Vector database startup Pinecone has launched Pinecone Assistant, an AI agent-building API service to speed RAG development.
Large and small generative AI language models (LLMs) generate their responses by looking for similarities to a request using mathematically encoded representations of an item’s many aspects or dimensions, known as vector embeddings. These are stored in a database with facilities for search. AI agents are used to provide automated intelligent responses to text input and can invoke LLMs to do their work. The LLM provides natural language processing capabilities to an agent, enabling it to interact with users in a human-like manner, understand complex queries, and generate detailed responses. Pinecone Assistant is designed to help build AI agents.
The company says: “Pinecone Assistant is an API service built to power grounded chat and agent-based applications with precision and ease.” The business claims it abstracts away the chunking, embedding, file storage, query planning, vector search, model orchestration, reranking, and more steps needed to build retrieval-augmented generation (RAG) applications.
Pinecone Assistant includes:
- Optimized interfaces with new chat and context APIs for agent-based applications
- Custom instructions to tailor your assistant’s behavior and responses to specific use cases or requirements
- New input and output formats, now supporting JSON, .md, .docx, PDF, and .txt files
- Region control with options to build in the EU or US
There is an Evaluation API and a Chat API that “delivers structured, grounded responses with citations in a few simple steps. It supports both streaming and batch modes, allowing citations to be presented in real time or added to the final output.”

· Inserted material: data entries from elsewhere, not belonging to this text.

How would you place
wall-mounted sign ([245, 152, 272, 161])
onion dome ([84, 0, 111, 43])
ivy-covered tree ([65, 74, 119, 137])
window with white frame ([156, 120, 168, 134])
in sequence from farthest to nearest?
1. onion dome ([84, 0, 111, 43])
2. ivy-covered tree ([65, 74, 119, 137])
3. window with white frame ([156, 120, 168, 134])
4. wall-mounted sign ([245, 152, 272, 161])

There is also a Context API that delivers structured context (i.e. a collection of the most relevant data for the input query) as a set of expanded chunks with relevancy scores and references. Pinecone says this makes it a powerful tool for agentic workflows, providing the necessary context to verify source data, prevent hallucinations, and identify the most relevant data for generating precise, reliable responses.
The Context API can be used with a customer’s preferred LLM, combined with other data sources, or integrated into agentic workflows as the core knowledge layer.
The Pinecone Assistant includes metadata filters to restrict vector search by user, group, or category, and also custom instructions so users can tailor responses by providing short descriptions or directives. For example, you can set your assistant to act as a legal expert for authoritative answers or as a customer support agent for troubleshooting and user assistance.
It has a serverless architecture, an intuitive interface, and a built-in evaluation and benchmarking framework. Pinecone says it’s easy to get started as you “just upload your raw files via a simple API,” and it’s quick to experiment and iterate.
Pinecone estimates in its own benchmark that Pinecone Assistant delivers results up to 12 percent more accurate than those of OpenAI assistants.
Pinecone Assistant is now generally available in US and EU for all users. with more info’ available here. It is powered by Pinecone’s fully managed vector database. The company says that customer data is encrypted at rest and in transit, never used for training, and can be permanently deleted at any time.